E.      Verifica-se que o Tribunal a quo decidiu pela improcedência da ação por entender que, considerando que a ação de revisão de sentença – ainda que enquanto ação de simples apreciação – tem que ter um determinado objetivo ou finalidade (o esclarecimento daquela concreta situação jurídica na ordem nacional) para que haja interesse em agir e, por outro lado, sendo, no caso concreto, o objetivo dos Requerentes, ora Recorrentes, iniciar o processo de aquisição da nacionalidade do Recorrente BB, a revisão da sentença estrangeira pelo Tribunal a quo violaria a Ordem Pública Internacional do Estado Português, porquanto não é o meio processualmente idóneo para o cumprimento do disposto no artigo 3.º, n.º 3 da Lei da Nacionalidade, no que manifestamente não se pode concordar.

F.      Desde logo, porque como bem é referido no voto de vencido da Veneranda Desembargadora Micaela Sousa, de acordo como disposto nos artigos 978.º e seguintes do Código de Processo Civil, para que se afira da procedência ou improcedência de uma ação de revisão e confirmação de sentença estrangeira não é necessário apurar da utilidade mediata ou imediata dessa mesma revisão para os Requerentes, devendo o Tribunal bastar-se com a verificação de certos pressupostos formais.

G.      O critério da não ofensa à Ordem Pública Internacional do Estado Português apenas deve ser tomado em consideração para a própria decisão de revisão e confirmação da sentença estrangeira, com vista a aferir se da sua conformidade com os princípios basilares do nosso ordenamento jurídico, e não para os potenciais benefícios legais que os Requerentes possam querer retirar da sentença assim revista e confirmada.

┄┄┄┄┄┄

**Tarefas a cumprir**
A - Indique todas as letras que abrem os parágrafos do trecho sobre a revisão de sentença estrangeira.
B - Prossiga o trecho sobre a revisão de sentença estrangeira a partir do ponto em que termina.

**Registos**
┄┄┄┄┄┄

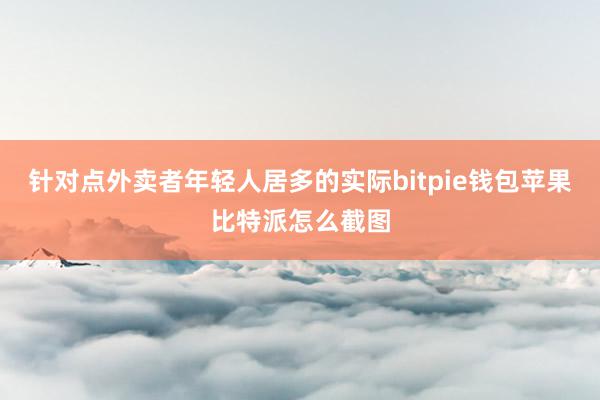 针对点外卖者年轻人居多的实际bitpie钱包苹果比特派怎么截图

┄┄┄┄┄┄

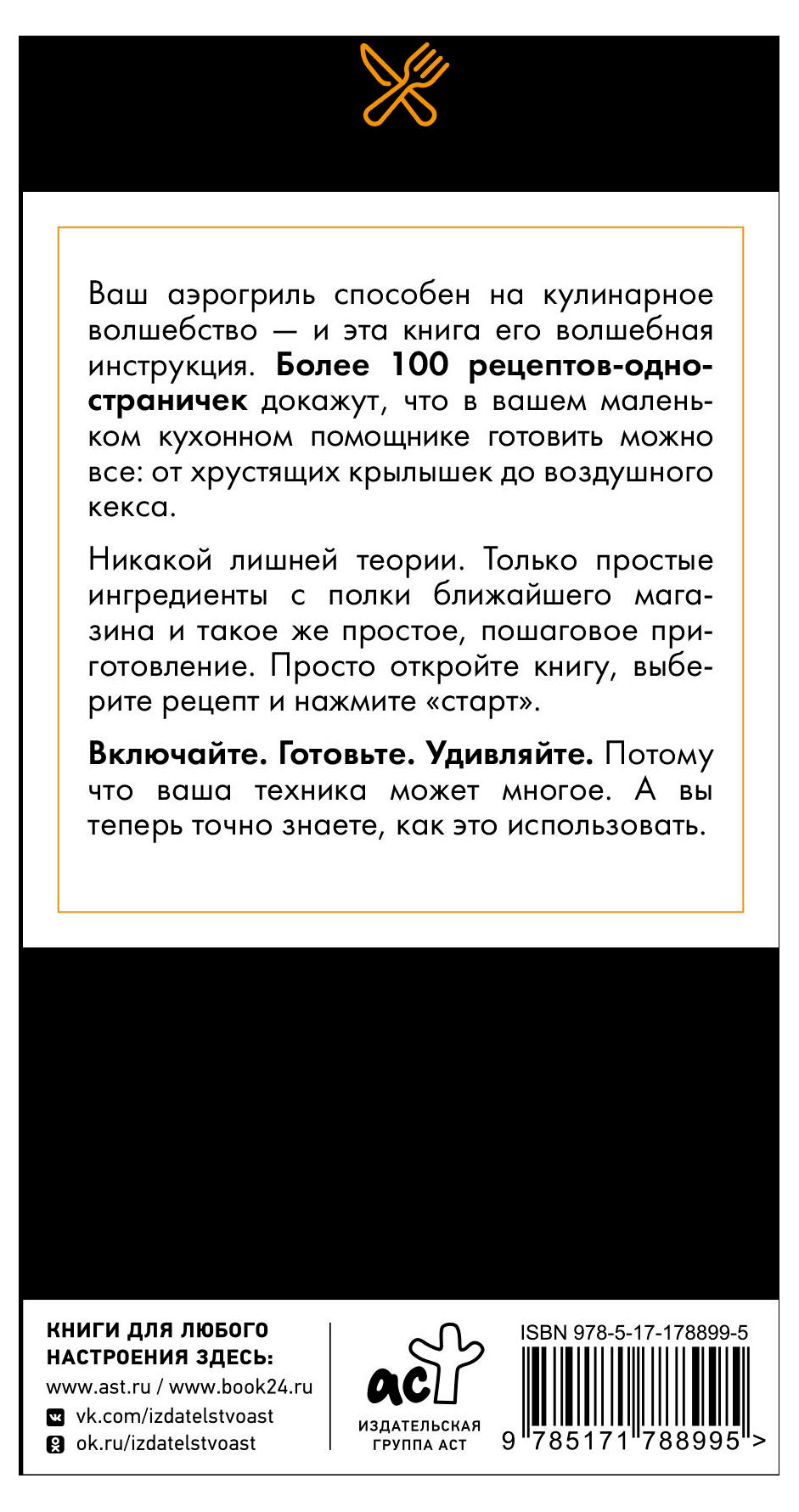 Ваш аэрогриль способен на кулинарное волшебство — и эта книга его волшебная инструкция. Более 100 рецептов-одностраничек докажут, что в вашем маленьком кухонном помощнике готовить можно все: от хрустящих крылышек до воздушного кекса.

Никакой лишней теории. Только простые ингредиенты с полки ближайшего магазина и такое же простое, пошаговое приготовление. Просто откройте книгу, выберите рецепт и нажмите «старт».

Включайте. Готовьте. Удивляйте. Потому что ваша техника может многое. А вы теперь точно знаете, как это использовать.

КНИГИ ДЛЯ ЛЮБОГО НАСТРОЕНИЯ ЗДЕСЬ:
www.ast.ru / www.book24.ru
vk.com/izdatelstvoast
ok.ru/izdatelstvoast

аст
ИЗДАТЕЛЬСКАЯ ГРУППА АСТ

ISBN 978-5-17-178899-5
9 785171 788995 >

┄┄┄┄┄┄

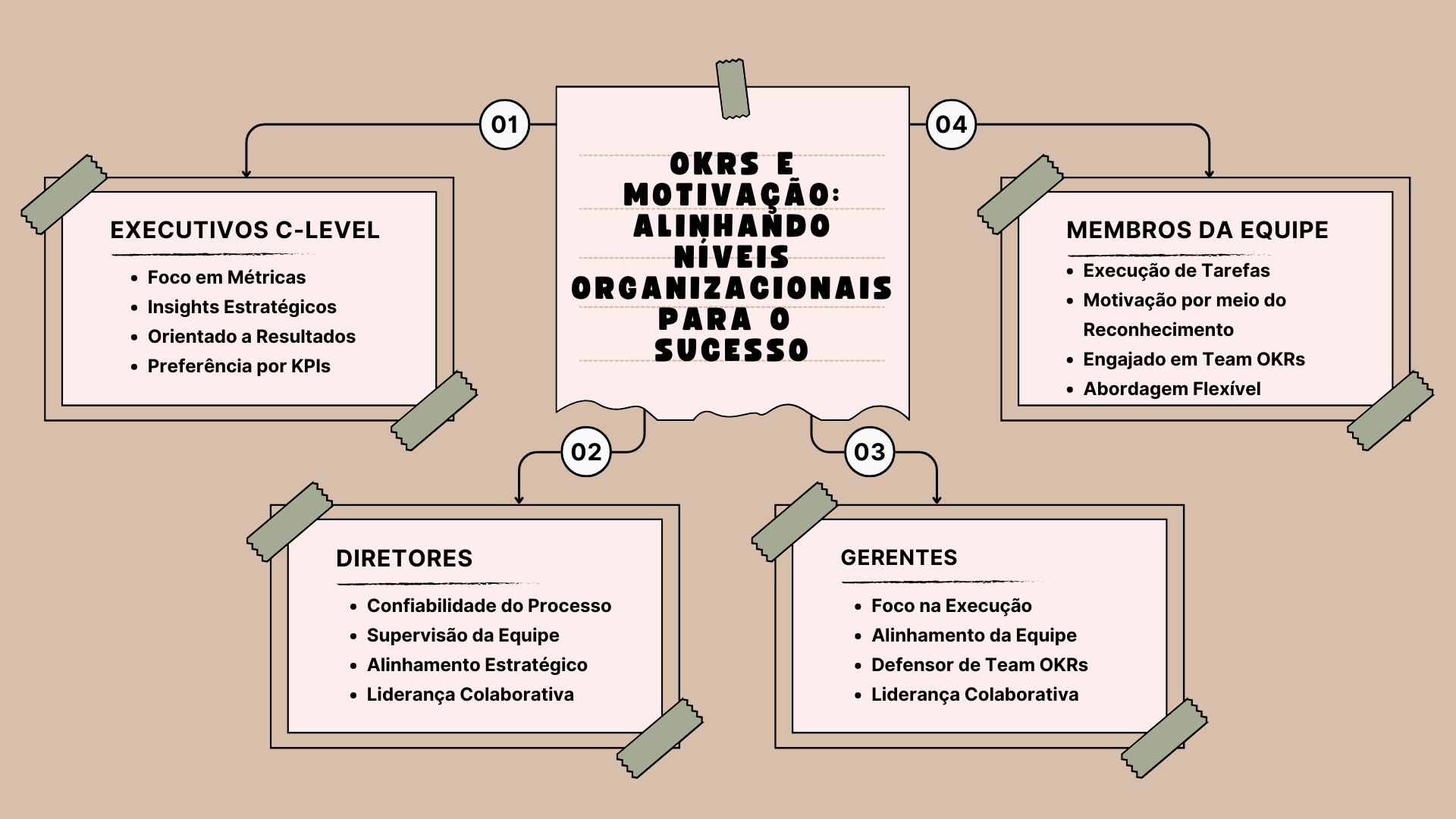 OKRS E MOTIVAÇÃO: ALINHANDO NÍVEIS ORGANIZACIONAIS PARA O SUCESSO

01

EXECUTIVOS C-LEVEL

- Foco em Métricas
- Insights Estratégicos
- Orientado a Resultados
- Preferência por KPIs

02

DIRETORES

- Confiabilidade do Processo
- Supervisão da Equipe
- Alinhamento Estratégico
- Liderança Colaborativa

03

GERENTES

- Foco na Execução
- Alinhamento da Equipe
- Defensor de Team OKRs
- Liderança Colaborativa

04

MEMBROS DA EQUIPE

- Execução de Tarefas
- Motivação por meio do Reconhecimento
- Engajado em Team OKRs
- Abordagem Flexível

┄┄┄┄┄┄

**Tarefas resolvidas**
A - E, F, G

B -
H.     Com efeito, o critério da Ordem Pública Internacional do Estado Português apenas impede a revisão e confirmação, por exemplo, de uma sentença que decretasse um casamento de um adulto e um menor, que é proibido no nosso país.

I.       Ora, no caso em apreço e analisando o Acórdão recorrido, verifica-se que em  momento algum o Tribunal a quo afirma que a decisão revidenda, per se, é contrária a algum princípio da Ordem Pública Internacional do Estado Português.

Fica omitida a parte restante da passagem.